I already know my query id’s and plan id’s, so this should be really simple.
Here’s how that went:
[
Msg 12406, Level 11, State 1, Procedure sp_query_store_force_plan Says, “That Is Not My Plan”
Adding either the table hint or the query hint did the same thing – it changed what Query Store understands as the query entity.
You cannot pin a plan for a different query using this tool. And adding a hint automatically makes a new query entity.
This is Why ‘ALTER PROCEDURE’ is listed as a Best Practice for Query Store
In the Best Practices article for Query Store, waaay down the page, they mention this:
Query Store associates query entry with a containing object (stored procedure, function, and trigger). When you recreate a containing object, a new query entry will be generated for the same query text. This will prevent you from tracking performance statistics for that query over time and use plan forcing mechanism.
In other words, they are encouraging this code pattern:
IF OBJECT_ID('dbo.NameCountByGender','P') IS NULL
EXEC ('CREATE PROCEDURE dbo.NameCountByGender AS RETURN 0')
GO
ALTER PROCEDURE dbo.NameCountByGender
@firstname VARCHAR(256)
AS
/* etc */
This is also why the best practices article encourages using parameterized queries or the forced parameterization database setting.

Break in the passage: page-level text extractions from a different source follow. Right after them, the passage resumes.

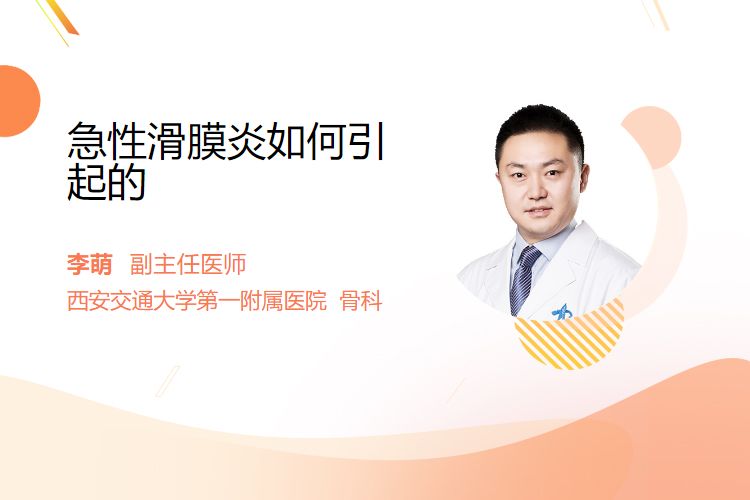 急性滑膜炎如何引起的

李萌 副主任医师

西安交通大学第一附属医院 骨科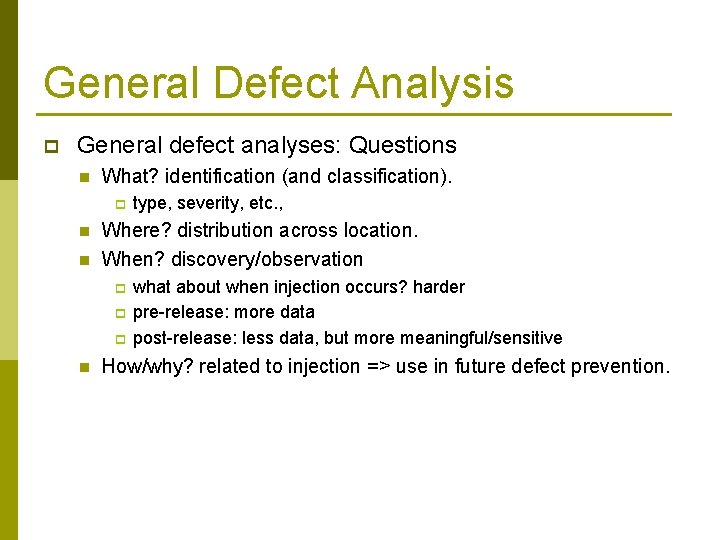 General Defect Analysis

General defect analyses: Questions

What? identification (and classification).

type, severity, etc.,

Where? distribution across location.

When? discovery/observation

what about when injection occurs? harder

pre-release: more data

post-release: less data, but more meaningful/sensitive

How/why? related to injection => use in future defect prevention.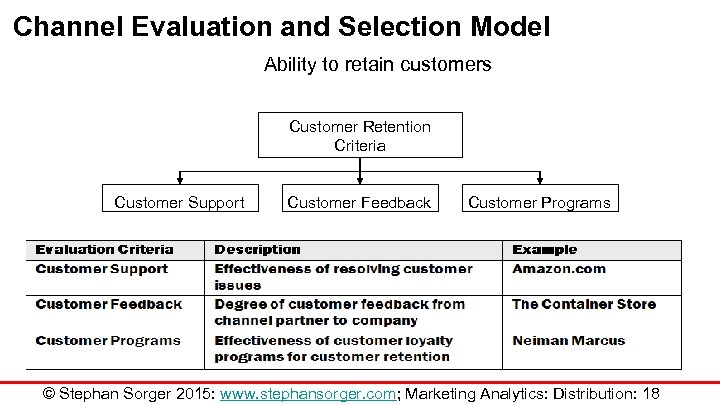 Channel Evaluation and Selection Model

Ability to retain customers

Customer Retention Criteria

Customer Support

Customer Feedback

Customer Programs

| Evaluation Criteria | Description | Example |
|---|---|---|
| Customer Support | Effectiveness of resolving customer issues | Amazon.com |
| Customer Feedback | Degree of customer feedback from channel partner to company | The Container Store |
| Customer Programs | Effectiveness of customer loyalty programs for customer retention | Neiman Marcus |

© Stephan Sorger 2015: www.stephansorger.com; Marketing Analytics: Distribution: 18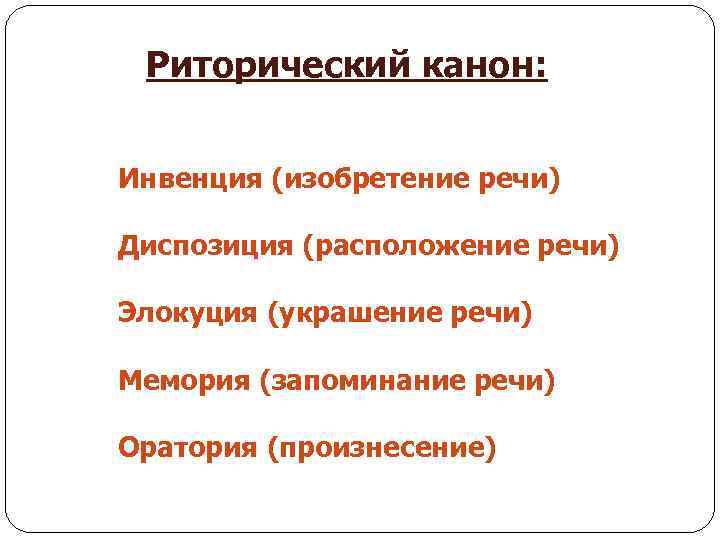 Риторический канон:

Инвенция (изобретение речи)

Диспозиция (расположение речи)

Элокуция (украшение речи)

Мемория (запоминание речи)

Оратория (произнесение)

TakeAway: Query Store Doesn’t Completely Replace Plan Guides
It pains me to write these words, but at this point Query Store doesn’t kill off the old, frustrating Plan Guide feature. Plan Guides do let you add query and (some) table hints to queries, even if you can’t change the code for whatever reason. That is, if you can get the Plan Guide to work, they are frustrating little beasts.
Query Store only replaces one of the three types of plan guide - the type of Plan Guide that freezes execution plans.
Query Store is Still Worth Testing
This new feature is still extremely exciting. The plan forcing aspect to Query Store is interesting, but personally I find the tracking features, and the ability to restore Query Store information with a database to be incredibly interesting in terms of improving the performance tuning process. As I see it, the beauty of the feature isn’t really about pinning plans, it’s more about empowering developers who don’t have direct access to production.